Access maintenance and classifier-based blockchain technology in e-healthcare applications

By carefully choosing e-healthcare data, the classifier model is used from the characterized information, which is ready to use those records, and such access should be maintained and checked. The blockchain-based access-control admittance for health information works on the integration of this structure. Off the blockchain system, with the involvement of the public, the blockchain was proposed as an access-controller of healthcare information. The inherent characteristics of blockchain designing and configuration show features such as transparency, power, auditability, and protection. A blockchain can be considered to be a relevant database, created as a list of requested blocks, where the submitted blocks are invariable. This is a procedure where patients store their data in an Electronic Health Record (EHR) system for privacy and further access.

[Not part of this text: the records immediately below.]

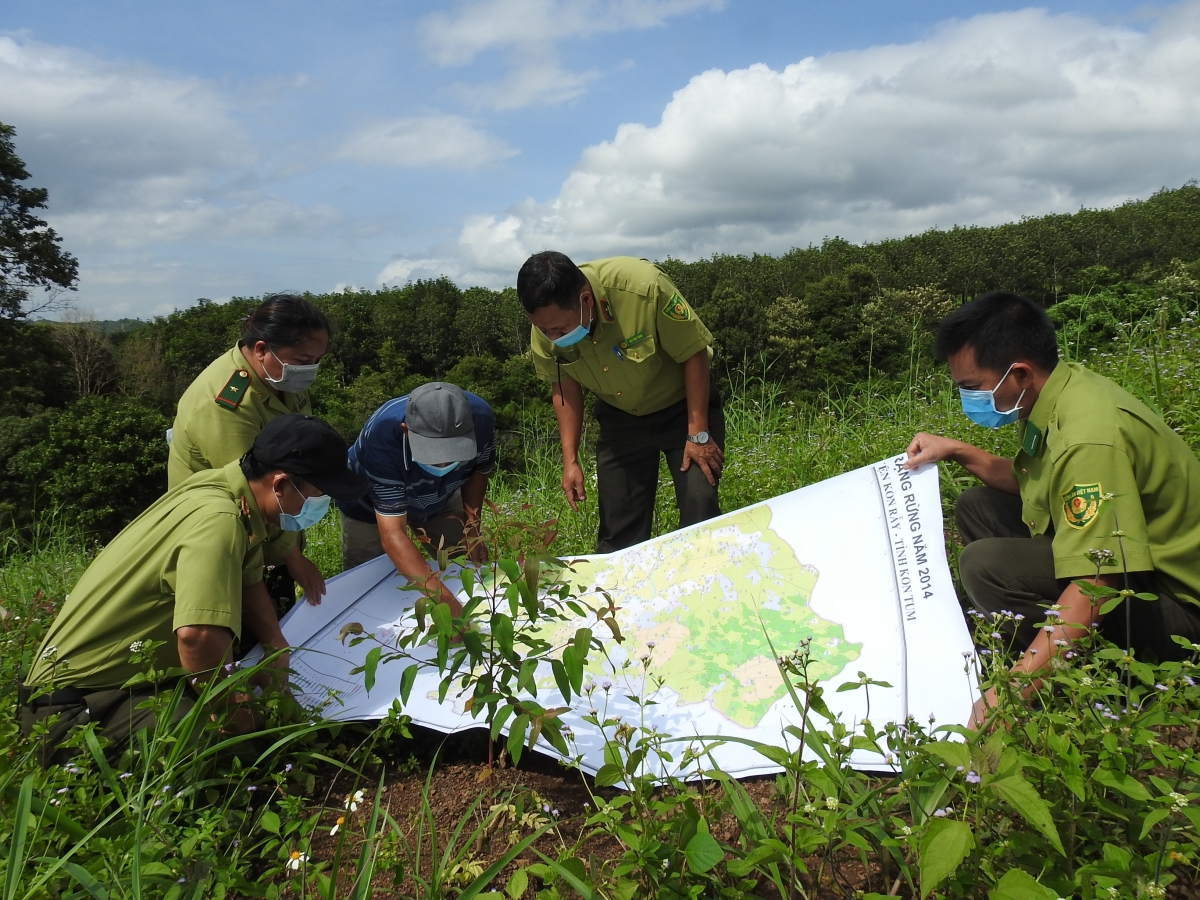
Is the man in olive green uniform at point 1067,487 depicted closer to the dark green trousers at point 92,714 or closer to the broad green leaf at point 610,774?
the broad green leaf at point 610,774

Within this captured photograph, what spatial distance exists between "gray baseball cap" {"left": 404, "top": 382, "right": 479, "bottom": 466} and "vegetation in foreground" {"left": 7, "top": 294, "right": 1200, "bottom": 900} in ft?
2.19

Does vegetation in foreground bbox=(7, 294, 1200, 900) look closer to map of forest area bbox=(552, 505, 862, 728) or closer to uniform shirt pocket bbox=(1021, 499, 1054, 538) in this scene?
map of forest area bbox=(552, 505, 862, 728)

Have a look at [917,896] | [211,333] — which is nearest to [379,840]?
[917,896]

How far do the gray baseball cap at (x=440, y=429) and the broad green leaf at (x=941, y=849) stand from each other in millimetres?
2007

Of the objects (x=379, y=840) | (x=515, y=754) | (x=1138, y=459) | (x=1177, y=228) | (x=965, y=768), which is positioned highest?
(x=1177, y=228)

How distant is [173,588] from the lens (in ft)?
6.77

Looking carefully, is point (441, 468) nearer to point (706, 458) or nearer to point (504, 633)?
point (706, 458)

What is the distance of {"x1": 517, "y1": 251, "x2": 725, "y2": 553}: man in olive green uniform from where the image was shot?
2906 millimetres

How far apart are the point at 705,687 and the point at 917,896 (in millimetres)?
874

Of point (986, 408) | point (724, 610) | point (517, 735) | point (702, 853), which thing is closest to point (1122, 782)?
point (702, 853)

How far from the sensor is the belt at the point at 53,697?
6.75 ft

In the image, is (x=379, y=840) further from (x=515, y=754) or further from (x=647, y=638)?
(x=647, y=638)

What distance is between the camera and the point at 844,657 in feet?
6.68

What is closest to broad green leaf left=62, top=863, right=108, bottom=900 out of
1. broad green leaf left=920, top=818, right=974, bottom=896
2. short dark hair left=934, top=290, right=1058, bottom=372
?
broad green leaf left=920, top=818, right=974, bottom=896
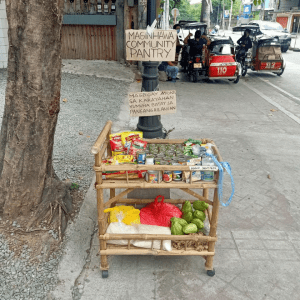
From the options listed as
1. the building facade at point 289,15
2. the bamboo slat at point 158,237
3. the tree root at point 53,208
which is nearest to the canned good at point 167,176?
the bamboo slat at point 158,237

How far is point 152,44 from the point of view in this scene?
411cm

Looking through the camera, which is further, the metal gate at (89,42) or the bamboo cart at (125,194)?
the metal gate at (89,42)

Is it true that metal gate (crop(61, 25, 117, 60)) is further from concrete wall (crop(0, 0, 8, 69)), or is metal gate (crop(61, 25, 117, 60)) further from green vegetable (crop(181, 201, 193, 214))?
green vegetable (crop(181, 201, 193, 214))

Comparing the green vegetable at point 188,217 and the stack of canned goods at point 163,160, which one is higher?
the stack of canned goods at point 163,160

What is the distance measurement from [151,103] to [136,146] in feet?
2.98

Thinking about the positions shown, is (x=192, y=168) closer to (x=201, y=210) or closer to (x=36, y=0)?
(x=201, y=210)

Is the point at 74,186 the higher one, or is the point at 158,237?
the point at 158,237

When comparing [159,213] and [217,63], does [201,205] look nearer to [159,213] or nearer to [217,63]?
[159,213]

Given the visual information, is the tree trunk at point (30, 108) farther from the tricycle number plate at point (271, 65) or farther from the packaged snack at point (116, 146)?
the tricycle number plate at point (271, 65)

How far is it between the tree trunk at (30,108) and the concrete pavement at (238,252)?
0.67 meters

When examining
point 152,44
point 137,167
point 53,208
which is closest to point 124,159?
point 137,167

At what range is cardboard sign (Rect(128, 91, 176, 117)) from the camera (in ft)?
12.7

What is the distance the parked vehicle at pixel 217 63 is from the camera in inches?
450

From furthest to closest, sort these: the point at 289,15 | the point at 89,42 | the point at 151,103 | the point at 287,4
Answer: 1. the point at 287,4
2. the point at 289,15
3. the point at 89,42
4. the point at 151,103
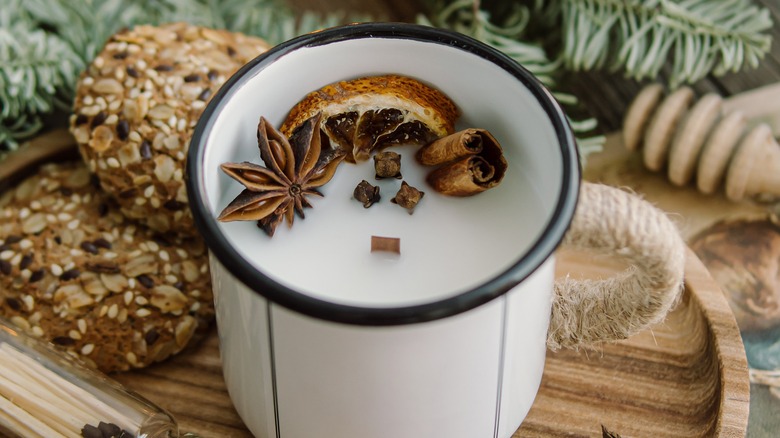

Patients share their health information with health care professionals and associations with the help of these EHR systems.

Blockchain gives a distributed digital database of transactions, also known as a decentralized record, which is maintained up to date by a system of computers that approve an exchange before it is added to the record. The system stores the information in blockchain when the patient shares information with the framework. To ensure the privacy of redistributed EHRs, the current plan uses a cell phone-based key recognizing plan to set up a protected channel between the patient and doctors. Patients can give their acquired parts to emergency clinics and backup plans, which can use these resources to treat them. This is one technique of publicly supporting the endowment programs for the poorest peoples in society. The proper record is used here to empower an individual to show that he or she exists at a particular time and place, and this is affirmed by a gathering of people using the distributed plan of blockchain. The most remarkable features of appropriated records are persistence, safeguarding from oversight, decentralized support, and removal of the requirement for a centralized and confided third party.

Unlike distributed data sets, the nodes supporting the blockchain network don’t congenitally trust each other and autonomously verify each transaction element on the blockchain network that gives a distributed log of events. Since no special authorities manage the blockchain networks, they are highly conflicting to censorship and a single point of failure.